**Work to complete**
- A) Answer these questions about the GPU SVM migration excerpt:
(i) In which function did the writer once have similar checks?
(ii) In what memory does the error path leave all pages?
(iii) What does the @page parameter point to?
- B) Reproduce the GPU SVM migration excerpt from the words "Yes. I had similar" through the words "pages in SRAM.", and substitute "device memory" for "VRAM".

**Excerpted passage**
- - - - -

Yes. I had similar checks in migrate_to_ram at one point and that did
not work when multiple CPU faults from different threads occured in
parallel. Each thread can grab a random set of VRAM pages to migrate I
think.

> But that then means you also are stuck with partial migration state here.
> That was the point I tried to make.
>

The error path with migrate_vma_pages/finalize safely unwinds the
migration in these cases leaving all pages in SRAM.

> > > > +/**
> > > > + * __drm_gpusvm_migrate_to_sram - Migrate GPU SVM range to SRAM (internal)
> > > > + * @gpusvm: Pointer to the GPU SVM structure
> > > > + * @vas: Pointer to the VM area structure
> > > > + * @page: Pointer to the page for fault handling (can be NULL)
> > > > + * @start: Start address of the migration range
> > > > + * @end: End address of the migration range
> > > > + *
> > > > + * This internal function performs the migration of the specified GPU SVM range
> > > > + * to SRAM. It sets up the migration, populates + dma maps SRAM PFNs, and
> > > > + * invokes the driver-specific operations for migration to SRAM.

- - - - -

**Raw records**

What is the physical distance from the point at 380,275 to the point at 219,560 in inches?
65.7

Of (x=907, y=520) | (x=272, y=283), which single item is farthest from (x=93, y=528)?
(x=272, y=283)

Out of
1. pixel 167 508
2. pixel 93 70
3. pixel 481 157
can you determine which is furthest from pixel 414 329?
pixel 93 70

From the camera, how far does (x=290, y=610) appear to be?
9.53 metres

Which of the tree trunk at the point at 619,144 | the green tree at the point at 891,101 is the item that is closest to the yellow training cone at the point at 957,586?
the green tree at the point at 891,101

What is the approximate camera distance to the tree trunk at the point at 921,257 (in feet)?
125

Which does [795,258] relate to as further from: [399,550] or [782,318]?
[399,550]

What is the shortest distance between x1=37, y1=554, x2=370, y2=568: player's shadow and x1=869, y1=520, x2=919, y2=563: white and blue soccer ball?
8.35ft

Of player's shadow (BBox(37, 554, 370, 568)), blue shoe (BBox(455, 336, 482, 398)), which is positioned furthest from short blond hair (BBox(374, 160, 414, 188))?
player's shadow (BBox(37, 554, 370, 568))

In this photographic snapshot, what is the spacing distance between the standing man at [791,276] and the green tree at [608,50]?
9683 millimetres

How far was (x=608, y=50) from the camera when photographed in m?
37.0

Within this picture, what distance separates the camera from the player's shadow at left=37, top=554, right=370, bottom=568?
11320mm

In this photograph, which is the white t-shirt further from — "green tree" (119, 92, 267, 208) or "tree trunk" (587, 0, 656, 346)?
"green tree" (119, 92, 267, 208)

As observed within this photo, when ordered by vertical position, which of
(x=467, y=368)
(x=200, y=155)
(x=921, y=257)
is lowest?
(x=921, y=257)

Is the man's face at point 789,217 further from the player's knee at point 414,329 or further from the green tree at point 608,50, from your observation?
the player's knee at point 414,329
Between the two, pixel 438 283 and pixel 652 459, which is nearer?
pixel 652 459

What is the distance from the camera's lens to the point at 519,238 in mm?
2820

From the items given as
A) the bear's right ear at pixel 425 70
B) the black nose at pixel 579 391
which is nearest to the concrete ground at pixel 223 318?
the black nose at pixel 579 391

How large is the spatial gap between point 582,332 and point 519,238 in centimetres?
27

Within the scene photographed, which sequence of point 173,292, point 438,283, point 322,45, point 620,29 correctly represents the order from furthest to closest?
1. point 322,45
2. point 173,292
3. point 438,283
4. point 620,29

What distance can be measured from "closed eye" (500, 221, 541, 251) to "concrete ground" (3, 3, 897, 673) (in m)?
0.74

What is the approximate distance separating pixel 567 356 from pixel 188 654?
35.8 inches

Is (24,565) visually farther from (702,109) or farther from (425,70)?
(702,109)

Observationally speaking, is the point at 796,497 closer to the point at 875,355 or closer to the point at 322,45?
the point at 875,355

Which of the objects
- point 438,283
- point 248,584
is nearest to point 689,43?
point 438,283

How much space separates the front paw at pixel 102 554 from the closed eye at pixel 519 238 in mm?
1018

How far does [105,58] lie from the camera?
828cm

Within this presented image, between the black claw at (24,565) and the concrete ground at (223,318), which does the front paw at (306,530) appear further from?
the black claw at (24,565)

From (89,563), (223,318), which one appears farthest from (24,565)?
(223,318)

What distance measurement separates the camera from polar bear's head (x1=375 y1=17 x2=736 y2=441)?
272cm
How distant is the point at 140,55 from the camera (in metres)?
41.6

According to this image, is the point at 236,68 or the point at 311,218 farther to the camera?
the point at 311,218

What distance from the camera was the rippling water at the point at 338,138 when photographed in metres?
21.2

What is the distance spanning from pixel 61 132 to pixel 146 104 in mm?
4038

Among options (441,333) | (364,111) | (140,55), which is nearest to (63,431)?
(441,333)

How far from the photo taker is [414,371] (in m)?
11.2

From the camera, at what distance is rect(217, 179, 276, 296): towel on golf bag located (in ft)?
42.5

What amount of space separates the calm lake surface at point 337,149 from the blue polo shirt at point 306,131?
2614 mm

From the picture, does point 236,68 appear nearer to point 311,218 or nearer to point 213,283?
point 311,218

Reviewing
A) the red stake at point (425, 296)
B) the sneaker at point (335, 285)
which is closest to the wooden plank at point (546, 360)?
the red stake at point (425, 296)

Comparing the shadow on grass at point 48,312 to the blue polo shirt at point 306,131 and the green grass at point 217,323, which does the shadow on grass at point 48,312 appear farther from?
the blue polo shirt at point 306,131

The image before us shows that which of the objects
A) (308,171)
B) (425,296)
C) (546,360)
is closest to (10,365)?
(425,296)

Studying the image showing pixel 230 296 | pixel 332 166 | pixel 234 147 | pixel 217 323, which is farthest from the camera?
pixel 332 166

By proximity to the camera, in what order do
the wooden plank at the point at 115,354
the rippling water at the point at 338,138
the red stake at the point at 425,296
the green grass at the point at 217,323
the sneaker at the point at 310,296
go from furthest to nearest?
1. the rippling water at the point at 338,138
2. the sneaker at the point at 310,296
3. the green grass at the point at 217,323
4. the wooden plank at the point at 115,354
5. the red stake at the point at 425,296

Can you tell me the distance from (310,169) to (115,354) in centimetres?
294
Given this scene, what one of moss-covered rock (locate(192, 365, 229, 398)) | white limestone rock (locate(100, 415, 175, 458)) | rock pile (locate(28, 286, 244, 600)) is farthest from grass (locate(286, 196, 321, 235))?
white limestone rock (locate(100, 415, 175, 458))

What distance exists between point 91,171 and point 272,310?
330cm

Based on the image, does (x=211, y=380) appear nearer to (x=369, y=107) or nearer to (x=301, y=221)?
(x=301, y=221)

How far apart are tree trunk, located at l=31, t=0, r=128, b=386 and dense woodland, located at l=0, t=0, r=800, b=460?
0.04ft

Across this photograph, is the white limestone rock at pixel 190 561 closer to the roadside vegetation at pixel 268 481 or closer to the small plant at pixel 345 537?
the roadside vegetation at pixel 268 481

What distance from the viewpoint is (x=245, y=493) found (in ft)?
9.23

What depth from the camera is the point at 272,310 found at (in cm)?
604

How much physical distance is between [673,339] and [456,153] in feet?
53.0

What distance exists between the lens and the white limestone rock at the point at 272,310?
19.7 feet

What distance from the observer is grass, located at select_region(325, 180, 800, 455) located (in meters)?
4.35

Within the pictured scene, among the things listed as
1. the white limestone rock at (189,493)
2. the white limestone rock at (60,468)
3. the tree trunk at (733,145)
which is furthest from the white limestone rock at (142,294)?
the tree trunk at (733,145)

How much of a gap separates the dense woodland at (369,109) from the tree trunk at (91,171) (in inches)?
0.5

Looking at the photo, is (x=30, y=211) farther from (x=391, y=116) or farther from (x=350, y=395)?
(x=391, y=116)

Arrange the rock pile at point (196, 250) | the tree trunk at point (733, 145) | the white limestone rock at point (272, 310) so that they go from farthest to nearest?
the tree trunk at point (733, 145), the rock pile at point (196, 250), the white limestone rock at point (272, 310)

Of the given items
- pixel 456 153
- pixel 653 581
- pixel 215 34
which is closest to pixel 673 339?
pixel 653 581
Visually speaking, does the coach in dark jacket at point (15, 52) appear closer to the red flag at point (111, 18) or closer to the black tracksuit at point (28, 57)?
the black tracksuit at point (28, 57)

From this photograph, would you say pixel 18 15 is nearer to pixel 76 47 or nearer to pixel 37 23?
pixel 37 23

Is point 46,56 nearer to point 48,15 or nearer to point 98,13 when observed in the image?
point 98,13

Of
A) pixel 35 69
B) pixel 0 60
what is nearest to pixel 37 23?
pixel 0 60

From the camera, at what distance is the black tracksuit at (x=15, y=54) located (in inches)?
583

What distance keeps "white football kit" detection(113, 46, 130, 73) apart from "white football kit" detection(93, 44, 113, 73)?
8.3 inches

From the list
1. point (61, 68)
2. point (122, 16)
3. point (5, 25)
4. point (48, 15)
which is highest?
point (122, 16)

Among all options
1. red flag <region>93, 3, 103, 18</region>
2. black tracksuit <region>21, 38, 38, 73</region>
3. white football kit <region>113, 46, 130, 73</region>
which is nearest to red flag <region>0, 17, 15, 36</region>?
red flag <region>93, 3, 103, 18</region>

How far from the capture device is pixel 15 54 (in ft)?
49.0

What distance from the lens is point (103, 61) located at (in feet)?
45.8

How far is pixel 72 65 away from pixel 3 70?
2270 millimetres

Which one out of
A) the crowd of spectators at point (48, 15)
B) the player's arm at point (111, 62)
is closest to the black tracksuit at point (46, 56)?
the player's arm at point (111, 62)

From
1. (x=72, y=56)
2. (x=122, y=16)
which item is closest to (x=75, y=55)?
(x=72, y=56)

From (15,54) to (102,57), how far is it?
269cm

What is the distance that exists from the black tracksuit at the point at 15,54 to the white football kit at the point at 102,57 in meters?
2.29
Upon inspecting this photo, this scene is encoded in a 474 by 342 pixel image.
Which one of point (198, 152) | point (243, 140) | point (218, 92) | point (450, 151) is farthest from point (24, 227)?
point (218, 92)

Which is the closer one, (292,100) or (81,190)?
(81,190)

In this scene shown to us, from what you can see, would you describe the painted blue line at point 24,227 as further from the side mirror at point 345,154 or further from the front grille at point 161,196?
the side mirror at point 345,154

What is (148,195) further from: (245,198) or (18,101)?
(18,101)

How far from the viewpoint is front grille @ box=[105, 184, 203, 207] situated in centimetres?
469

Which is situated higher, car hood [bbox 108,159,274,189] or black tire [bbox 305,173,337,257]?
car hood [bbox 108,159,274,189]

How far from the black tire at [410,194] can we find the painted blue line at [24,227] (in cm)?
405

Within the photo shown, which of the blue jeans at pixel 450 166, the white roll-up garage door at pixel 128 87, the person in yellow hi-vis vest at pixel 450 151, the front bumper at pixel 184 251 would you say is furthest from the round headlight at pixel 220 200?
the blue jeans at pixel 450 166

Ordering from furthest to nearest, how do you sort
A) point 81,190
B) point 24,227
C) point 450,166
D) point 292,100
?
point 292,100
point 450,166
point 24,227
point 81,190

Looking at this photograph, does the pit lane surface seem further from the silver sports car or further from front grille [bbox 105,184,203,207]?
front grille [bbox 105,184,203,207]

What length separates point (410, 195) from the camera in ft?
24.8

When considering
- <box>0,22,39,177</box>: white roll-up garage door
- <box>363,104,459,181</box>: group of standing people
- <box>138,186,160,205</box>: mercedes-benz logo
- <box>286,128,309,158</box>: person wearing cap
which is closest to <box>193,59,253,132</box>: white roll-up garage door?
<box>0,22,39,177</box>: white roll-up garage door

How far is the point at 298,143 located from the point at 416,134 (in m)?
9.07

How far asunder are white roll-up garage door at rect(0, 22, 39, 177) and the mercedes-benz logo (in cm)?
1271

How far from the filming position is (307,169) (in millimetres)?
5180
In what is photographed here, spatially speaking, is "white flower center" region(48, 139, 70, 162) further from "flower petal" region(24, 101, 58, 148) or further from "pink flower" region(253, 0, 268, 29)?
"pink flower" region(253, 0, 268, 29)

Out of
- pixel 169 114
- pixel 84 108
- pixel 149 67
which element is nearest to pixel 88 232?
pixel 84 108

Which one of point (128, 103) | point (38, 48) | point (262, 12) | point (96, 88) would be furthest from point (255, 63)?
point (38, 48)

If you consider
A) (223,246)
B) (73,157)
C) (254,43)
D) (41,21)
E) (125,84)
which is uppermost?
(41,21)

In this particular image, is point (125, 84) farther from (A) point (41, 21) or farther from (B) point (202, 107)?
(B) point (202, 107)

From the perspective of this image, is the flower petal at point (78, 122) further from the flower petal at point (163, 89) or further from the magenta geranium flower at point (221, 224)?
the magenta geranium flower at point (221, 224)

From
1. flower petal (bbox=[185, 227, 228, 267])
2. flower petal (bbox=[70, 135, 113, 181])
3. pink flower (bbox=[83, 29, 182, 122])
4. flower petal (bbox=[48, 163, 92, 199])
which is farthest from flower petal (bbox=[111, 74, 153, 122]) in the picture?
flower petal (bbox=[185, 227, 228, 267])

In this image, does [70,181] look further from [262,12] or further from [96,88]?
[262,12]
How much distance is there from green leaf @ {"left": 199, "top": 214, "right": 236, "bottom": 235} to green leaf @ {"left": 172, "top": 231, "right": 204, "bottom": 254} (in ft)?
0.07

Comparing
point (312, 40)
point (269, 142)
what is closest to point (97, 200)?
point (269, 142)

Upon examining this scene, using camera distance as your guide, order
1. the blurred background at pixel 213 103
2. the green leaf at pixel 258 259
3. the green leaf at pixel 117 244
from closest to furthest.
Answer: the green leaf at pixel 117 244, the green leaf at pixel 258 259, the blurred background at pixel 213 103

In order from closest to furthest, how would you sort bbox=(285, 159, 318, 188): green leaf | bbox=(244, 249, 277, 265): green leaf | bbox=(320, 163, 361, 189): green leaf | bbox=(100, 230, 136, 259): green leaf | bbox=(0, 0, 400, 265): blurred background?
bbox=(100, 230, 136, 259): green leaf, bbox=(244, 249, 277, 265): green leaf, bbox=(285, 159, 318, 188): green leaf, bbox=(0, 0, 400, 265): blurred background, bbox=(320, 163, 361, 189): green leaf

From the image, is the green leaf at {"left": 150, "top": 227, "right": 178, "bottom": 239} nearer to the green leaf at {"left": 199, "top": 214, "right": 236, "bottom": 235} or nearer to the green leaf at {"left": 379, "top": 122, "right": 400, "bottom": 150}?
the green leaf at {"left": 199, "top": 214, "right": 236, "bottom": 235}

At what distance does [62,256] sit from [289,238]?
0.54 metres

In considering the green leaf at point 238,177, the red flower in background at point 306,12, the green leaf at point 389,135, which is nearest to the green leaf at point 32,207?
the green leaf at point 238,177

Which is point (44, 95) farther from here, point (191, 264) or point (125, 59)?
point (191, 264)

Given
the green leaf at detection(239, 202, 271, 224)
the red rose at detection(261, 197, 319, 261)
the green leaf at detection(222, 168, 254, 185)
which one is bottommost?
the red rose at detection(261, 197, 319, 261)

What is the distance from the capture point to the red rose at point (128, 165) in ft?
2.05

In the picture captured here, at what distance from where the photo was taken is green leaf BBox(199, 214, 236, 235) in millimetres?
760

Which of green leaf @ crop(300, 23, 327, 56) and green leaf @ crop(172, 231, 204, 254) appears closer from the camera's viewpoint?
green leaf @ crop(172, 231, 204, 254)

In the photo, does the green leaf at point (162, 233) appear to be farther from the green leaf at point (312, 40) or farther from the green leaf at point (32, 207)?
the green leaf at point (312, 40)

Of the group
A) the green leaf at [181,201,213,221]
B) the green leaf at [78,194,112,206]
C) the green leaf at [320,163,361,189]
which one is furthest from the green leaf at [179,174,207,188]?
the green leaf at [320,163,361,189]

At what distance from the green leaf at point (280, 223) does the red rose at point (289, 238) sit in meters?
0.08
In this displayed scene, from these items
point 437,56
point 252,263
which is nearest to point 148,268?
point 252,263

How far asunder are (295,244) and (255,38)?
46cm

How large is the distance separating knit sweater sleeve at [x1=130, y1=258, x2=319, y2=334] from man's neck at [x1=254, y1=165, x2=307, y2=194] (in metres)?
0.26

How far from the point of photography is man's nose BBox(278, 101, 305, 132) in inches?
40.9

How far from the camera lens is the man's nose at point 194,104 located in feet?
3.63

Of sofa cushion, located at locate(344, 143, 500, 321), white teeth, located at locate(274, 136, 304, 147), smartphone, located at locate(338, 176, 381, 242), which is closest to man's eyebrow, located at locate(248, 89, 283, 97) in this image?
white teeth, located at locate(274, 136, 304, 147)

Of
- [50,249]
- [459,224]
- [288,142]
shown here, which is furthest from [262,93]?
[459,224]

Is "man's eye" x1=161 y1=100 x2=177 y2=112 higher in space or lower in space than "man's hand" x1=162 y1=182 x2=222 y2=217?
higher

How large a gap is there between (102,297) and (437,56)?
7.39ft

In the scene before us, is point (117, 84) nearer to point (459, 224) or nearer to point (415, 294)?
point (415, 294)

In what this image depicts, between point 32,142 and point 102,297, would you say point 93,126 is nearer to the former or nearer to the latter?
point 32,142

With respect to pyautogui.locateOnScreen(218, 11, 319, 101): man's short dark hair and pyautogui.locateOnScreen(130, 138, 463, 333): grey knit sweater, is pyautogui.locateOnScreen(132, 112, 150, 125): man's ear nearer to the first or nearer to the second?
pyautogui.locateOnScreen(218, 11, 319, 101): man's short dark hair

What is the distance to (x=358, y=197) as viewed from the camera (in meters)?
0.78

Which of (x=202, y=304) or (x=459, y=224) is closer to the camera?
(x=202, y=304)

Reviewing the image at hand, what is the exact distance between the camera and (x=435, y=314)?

- - - - -

**Responses per task**
- A)
(i) migrate_to_ram
(ii) SRAM
(iii) The page for fault handling, which can be NULL.

- B)
Yes. I had similar checks in migrate_to_ram at one point and that did
not work when multiple CPU faults from different threads occured in
parallel. Each thread can grab a random set of device memory pages to migrate I
think.

> But that then means you also are stuck with partial migration state here.
> That was the point I tried to make.
>

The error path with migrate_vma_pages/finalize safely unwinds the
migration in these cases leaving all pages in SRAM.